▶ [Directions for this task]:
Rewrite the rows starting at the line containing "If comparing the" and ending at the line containing "point (272, 123) →", swapping "painted white line" for "painted lane marking" and changing nothing else. Return only those rows, without the pictures.

▶ [Stored rows]:
——————————
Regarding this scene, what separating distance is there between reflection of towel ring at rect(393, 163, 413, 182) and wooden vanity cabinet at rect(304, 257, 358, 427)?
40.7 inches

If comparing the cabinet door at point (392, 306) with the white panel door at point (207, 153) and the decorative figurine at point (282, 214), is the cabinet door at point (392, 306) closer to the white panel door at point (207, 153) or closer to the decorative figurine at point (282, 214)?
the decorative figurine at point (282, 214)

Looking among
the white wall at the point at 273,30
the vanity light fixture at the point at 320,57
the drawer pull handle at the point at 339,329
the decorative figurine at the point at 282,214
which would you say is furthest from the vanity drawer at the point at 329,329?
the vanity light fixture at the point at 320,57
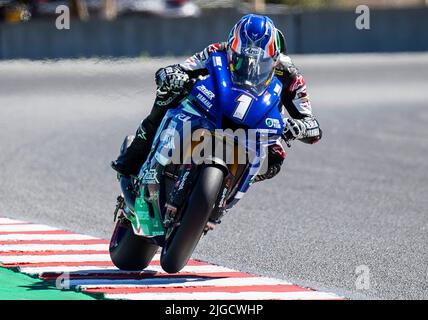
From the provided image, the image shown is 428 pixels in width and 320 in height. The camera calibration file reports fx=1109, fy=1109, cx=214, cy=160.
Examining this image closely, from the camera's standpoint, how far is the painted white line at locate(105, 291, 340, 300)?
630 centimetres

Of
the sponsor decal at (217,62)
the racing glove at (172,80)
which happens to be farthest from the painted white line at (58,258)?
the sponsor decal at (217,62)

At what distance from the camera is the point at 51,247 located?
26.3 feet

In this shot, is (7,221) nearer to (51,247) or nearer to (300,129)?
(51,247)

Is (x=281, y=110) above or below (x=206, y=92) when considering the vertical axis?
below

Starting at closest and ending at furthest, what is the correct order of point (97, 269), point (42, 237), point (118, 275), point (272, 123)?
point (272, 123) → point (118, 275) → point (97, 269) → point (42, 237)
——————————
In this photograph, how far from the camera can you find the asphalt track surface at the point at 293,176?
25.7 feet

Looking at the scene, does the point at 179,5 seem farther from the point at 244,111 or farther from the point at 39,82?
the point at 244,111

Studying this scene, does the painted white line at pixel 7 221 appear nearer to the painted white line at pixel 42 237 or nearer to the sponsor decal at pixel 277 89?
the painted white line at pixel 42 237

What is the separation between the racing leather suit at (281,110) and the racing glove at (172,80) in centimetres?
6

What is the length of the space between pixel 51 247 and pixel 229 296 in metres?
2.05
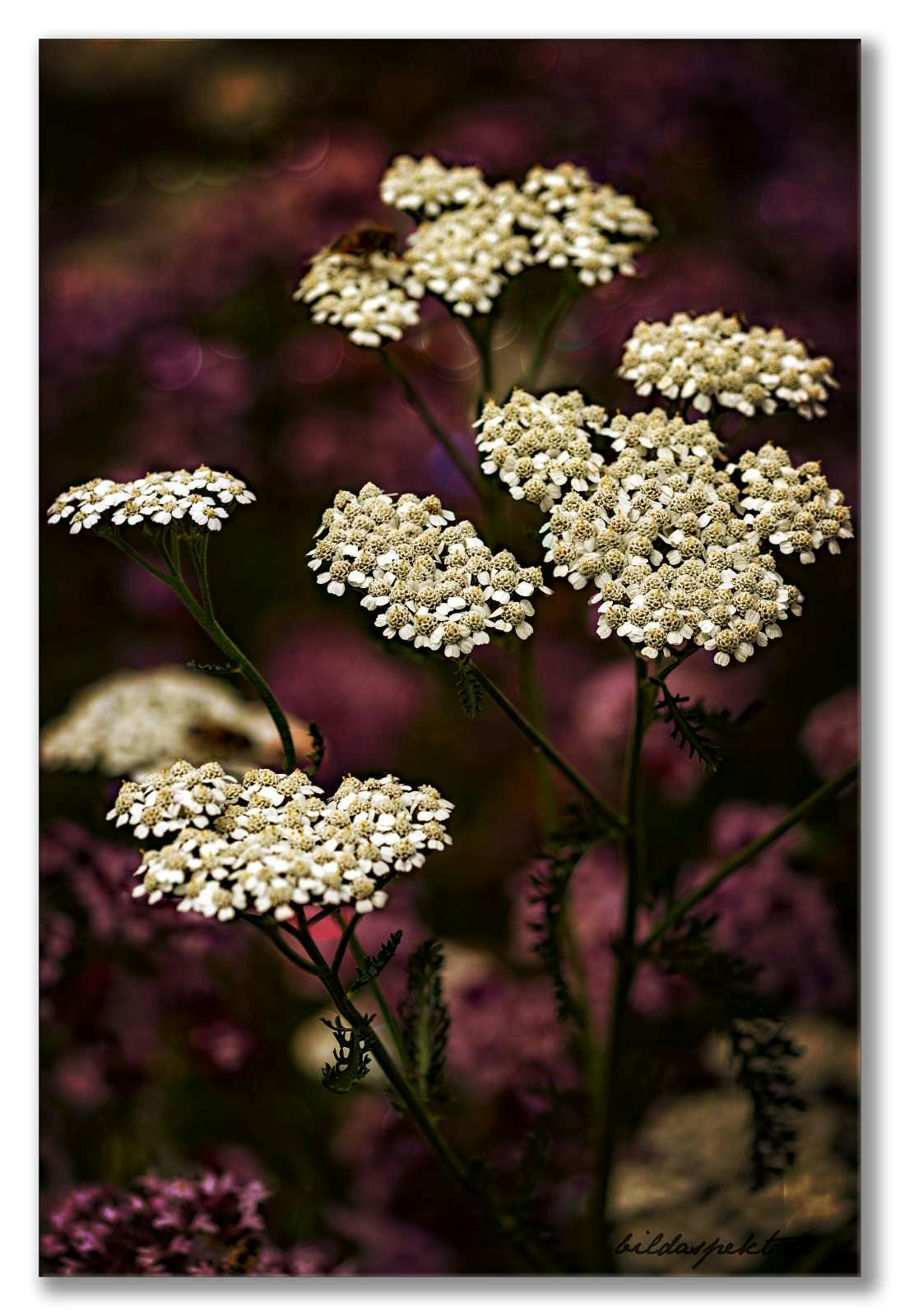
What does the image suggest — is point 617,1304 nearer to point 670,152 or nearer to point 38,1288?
——————————
▶ [Response to the task]:
If comparing the cabinet door at point (392, 306) with the white panel door at point (207, 153) and the decorative figurine at point (282, 214), is the cabinet door at point (392, 306) closer to the white panel door at point (207, 153) or closer to the decorative figurine at point (282, 214)?
the decorative figurine at point (282, 214)

Looking among
the white wall at the point at 273,30
the vanity light fixture at the point at 320,57
the drawer pull handle at the point at 339,329
the decorative figurine at the point at 282,214
which would you say is furthest from the vanity drawer at the point at 329,329?
the vanity light fixture at the point at 320,57
From the provided image, the image shown is 428 pixels in width and 320 in height. The camera calibration file reports fx=1109, fy=1109, cx=214, cy=160.
Examining this image closely, from the camera's standpoint, how far is the painted lane marking at locate(105, 291, 340, 300)?
630 centimetres

Of
the sponsor decal at (217,62)
the racing glove at (172,80)
which happens to be farthest from the painted lane marking at (58,258)?
the sponsor decal at (217,62)

At what distance from the camera is the point at 51,247 located?
26.3 feet

In this shot, is (7,221) nearer to (51,247) or nearer to (300,129)?
(51,247)

Is (x=281, y=110) above or below (x=206, y=92) when considering the vertical axis?
below

Starting at closest and ending at furthest, what is the correct order of point (97, 269), point (42, 237), point (118, 275), point (272, 123)?
point (272, 123) → point (118, 275) → point (97, 269) → point (42, 237)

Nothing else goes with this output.